Rudolf Gustav Wobbe (Hübener's other co-resistance fighter) wrote the book Before the Blood Tribunal. Published in 1989, the book provides a personal account of his own trial before the Special People's court of Nazi Germany where he was sentenced to 10 years in prison for his participation in anti-Nazi resistance. Rudi, as he was known, also describes events leading up to the trials of the three German youths and his own experience as a prisoner. This book was later republished as Three Against Hitler.

The 2008 juvenile novel The Boy Who Dared by Susan Campbell Bartoletti, while fictional, is based on Hübener's life. Bartoletti's earlier Newbery Honor book, Hitler Youth: Growing Up in Hitler's Shadow (2005), also covers Hübener's story.

The 2026 historical novel The Boys Who Dared Hitler by Richard Lloyd Dewey, is based on his nonfiction work. Jim Cox of Midwest Book Review and Library Bookwatch states, “Dewey has a genuine flair for character and narrative driven storytelling that fully engages the reader from start to finish," adding what differentiates it from other novels: "An unusual historical novel, it features seventy four pages of Author's Notes separating fiction from fact and is inherently fascinating in providing an historical perspective and background. Deftly crafted fiction.
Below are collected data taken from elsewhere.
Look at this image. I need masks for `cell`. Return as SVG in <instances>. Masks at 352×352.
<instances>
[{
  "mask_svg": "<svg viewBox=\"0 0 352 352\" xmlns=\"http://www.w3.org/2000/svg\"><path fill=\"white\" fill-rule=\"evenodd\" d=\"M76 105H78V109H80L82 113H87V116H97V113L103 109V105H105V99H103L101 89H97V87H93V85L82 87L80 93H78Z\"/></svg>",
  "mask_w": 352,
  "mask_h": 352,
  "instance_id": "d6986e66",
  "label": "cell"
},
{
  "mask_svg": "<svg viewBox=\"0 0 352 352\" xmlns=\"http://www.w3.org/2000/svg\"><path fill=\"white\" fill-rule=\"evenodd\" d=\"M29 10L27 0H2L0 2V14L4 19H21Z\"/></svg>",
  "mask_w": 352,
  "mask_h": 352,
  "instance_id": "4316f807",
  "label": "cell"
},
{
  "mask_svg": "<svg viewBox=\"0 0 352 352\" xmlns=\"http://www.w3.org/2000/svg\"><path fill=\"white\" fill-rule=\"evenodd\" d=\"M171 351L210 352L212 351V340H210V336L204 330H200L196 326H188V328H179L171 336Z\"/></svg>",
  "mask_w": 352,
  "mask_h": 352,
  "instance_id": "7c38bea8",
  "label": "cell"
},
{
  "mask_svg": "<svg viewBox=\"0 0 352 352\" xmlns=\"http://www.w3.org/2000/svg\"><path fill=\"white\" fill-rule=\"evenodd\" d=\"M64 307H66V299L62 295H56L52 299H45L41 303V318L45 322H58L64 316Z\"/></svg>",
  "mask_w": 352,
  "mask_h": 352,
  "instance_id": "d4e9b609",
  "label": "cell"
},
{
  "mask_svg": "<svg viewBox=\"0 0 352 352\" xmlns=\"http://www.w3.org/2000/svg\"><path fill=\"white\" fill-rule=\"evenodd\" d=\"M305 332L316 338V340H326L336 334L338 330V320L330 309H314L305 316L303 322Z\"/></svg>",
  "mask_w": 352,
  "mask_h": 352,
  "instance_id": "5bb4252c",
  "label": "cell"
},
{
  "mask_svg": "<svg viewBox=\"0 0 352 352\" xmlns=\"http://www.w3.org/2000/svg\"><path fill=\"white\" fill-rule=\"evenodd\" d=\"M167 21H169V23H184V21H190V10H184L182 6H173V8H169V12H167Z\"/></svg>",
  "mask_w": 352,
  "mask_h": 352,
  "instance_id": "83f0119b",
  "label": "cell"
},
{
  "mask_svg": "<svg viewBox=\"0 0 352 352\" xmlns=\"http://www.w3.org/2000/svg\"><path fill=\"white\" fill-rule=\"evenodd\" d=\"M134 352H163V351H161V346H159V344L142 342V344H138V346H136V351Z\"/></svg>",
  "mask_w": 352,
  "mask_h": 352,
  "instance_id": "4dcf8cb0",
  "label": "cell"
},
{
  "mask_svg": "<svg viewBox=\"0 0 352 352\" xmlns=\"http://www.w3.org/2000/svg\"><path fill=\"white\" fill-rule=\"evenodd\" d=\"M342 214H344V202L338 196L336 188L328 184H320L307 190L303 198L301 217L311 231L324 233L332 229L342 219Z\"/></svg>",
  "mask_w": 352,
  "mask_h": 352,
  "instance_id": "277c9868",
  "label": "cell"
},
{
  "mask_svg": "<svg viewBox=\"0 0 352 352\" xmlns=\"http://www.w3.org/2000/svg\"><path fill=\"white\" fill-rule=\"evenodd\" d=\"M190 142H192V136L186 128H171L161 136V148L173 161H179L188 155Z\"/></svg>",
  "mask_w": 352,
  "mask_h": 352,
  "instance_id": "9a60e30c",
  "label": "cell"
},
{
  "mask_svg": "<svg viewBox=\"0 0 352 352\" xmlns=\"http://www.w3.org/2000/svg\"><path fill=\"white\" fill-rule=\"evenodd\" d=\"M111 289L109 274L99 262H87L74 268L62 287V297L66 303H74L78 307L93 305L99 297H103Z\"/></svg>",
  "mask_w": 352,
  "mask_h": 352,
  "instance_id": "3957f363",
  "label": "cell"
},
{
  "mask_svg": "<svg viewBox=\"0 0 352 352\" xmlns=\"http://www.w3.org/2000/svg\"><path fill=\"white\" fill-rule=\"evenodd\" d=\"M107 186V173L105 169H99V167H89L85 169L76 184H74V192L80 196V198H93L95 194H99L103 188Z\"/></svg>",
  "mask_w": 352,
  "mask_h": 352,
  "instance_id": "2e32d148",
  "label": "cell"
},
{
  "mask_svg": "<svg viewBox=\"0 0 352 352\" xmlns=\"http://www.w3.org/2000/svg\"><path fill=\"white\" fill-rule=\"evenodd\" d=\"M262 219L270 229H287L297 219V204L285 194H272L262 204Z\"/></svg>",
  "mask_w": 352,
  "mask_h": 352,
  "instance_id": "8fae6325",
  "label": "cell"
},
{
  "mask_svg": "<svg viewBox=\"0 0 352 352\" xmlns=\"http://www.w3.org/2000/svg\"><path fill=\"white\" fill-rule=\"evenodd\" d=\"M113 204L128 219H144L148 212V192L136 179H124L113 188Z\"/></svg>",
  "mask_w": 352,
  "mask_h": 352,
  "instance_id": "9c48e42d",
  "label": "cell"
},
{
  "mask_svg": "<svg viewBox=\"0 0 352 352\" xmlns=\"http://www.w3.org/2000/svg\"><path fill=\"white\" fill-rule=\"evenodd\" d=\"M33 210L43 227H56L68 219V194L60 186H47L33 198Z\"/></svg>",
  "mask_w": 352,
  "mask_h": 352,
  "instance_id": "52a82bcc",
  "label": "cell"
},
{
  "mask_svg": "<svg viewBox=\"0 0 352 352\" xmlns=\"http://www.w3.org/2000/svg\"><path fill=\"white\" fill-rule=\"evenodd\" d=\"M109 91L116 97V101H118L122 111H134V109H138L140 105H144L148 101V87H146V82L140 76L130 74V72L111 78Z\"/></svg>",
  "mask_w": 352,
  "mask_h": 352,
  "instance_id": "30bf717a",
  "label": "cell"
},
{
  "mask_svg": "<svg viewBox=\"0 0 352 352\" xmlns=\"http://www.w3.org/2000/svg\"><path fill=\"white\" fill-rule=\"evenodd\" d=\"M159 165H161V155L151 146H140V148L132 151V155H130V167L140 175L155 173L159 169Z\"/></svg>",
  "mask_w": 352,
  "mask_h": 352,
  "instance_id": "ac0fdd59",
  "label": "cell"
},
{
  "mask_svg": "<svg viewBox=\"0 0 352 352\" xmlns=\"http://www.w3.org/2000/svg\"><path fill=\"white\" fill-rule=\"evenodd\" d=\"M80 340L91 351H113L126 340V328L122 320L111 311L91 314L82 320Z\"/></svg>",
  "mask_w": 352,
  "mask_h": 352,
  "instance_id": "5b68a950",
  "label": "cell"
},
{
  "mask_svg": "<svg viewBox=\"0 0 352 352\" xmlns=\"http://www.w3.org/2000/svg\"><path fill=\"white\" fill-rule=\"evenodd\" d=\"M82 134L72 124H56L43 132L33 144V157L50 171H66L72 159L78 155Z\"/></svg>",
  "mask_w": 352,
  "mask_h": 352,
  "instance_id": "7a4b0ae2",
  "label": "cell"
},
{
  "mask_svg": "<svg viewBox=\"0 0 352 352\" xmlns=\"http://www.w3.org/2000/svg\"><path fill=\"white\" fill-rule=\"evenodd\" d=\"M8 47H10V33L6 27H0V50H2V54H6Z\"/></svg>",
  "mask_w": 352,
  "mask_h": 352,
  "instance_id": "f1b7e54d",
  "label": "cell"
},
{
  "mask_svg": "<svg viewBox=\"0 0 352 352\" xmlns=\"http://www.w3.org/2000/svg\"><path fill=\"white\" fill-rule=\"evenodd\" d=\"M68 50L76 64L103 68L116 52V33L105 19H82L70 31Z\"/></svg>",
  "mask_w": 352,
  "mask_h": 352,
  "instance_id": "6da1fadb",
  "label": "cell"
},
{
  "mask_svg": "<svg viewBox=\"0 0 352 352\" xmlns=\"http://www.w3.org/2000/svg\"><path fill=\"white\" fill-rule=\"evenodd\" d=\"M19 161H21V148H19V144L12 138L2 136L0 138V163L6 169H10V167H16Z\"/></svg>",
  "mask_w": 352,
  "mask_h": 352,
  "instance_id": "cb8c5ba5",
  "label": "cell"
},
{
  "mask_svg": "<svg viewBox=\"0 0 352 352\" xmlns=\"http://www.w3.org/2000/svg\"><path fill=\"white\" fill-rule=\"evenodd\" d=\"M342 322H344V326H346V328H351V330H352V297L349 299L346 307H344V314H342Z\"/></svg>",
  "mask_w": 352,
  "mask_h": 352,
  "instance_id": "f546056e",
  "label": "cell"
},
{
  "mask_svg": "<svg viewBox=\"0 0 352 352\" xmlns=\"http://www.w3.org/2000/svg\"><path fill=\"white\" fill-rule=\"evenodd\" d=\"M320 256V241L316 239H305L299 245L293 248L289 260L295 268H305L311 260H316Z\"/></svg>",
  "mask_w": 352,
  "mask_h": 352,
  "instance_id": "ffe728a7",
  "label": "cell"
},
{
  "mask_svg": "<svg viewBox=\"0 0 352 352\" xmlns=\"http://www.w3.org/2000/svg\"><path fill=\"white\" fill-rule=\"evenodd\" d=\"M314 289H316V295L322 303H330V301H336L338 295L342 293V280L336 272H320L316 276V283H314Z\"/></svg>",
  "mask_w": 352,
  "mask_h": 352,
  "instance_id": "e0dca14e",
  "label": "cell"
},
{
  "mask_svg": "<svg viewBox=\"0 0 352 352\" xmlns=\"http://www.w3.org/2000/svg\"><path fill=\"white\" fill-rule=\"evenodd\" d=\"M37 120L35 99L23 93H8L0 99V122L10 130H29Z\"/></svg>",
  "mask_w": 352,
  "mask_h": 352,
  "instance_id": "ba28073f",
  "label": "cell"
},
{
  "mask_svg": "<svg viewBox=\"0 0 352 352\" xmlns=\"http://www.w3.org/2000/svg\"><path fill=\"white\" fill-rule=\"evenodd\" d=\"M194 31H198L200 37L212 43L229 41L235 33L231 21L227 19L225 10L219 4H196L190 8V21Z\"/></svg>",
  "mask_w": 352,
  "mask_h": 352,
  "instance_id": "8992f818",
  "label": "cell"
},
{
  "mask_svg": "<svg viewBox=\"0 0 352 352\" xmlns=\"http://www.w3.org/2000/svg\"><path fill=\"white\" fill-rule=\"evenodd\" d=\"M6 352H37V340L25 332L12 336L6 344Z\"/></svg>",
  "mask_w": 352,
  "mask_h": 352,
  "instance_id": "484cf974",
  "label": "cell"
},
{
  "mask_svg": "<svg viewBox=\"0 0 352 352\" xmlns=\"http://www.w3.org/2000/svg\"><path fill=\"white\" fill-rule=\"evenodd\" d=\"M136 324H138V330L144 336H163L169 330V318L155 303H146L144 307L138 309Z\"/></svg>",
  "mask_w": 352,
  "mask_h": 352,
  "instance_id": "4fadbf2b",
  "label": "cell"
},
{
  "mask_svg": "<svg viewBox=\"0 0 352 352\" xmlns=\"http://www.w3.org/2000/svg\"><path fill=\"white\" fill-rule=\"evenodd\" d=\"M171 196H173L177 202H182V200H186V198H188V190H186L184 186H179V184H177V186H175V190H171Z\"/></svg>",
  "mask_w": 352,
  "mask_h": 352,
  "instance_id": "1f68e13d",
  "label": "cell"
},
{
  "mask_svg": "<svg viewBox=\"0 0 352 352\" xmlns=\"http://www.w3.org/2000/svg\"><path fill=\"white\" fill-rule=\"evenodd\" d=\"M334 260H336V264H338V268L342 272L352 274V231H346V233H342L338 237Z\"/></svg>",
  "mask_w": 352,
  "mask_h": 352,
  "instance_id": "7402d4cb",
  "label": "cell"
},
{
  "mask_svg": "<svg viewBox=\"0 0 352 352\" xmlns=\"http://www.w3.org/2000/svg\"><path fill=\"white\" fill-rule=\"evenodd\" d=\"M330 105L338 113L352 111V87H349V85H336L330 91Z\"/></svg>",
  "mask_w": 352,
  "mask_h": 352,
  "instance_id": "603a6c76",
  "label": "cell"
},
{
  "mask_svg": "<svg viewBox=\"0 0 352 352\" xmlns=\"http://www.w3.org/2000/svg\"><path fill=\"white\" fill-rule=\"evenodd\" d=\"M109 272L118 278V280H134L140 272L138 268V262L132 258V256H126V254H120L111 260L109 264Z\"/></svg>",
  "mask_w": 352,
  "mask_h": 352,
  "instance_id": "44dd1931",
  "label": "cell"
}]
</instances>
Unreservedly recommended."

Hübener's story was documented in the 2003 documentary Truth & Conviction, written and directed by Rick McFarland and Matt Whitaker.

The story was also depicted in Resistance Movement, an independent 2012 film.

In 2020, an exhibition about Helmuth Hübener named 'You may not know him, but....' by German artist Cordula Ditz took place at Kunsthalle Hamburg.

A narrative film adaptation of Hübener's story, titled Truth & Treason was released on 17 October 2025 by Angel in the US. The film is produced by Kaleidoscope Pictures. It opened at number 6 in domestic releases that weekend to overwhelming positive reviews at Rotten Tomatoes and IMDb metascore of 8.2.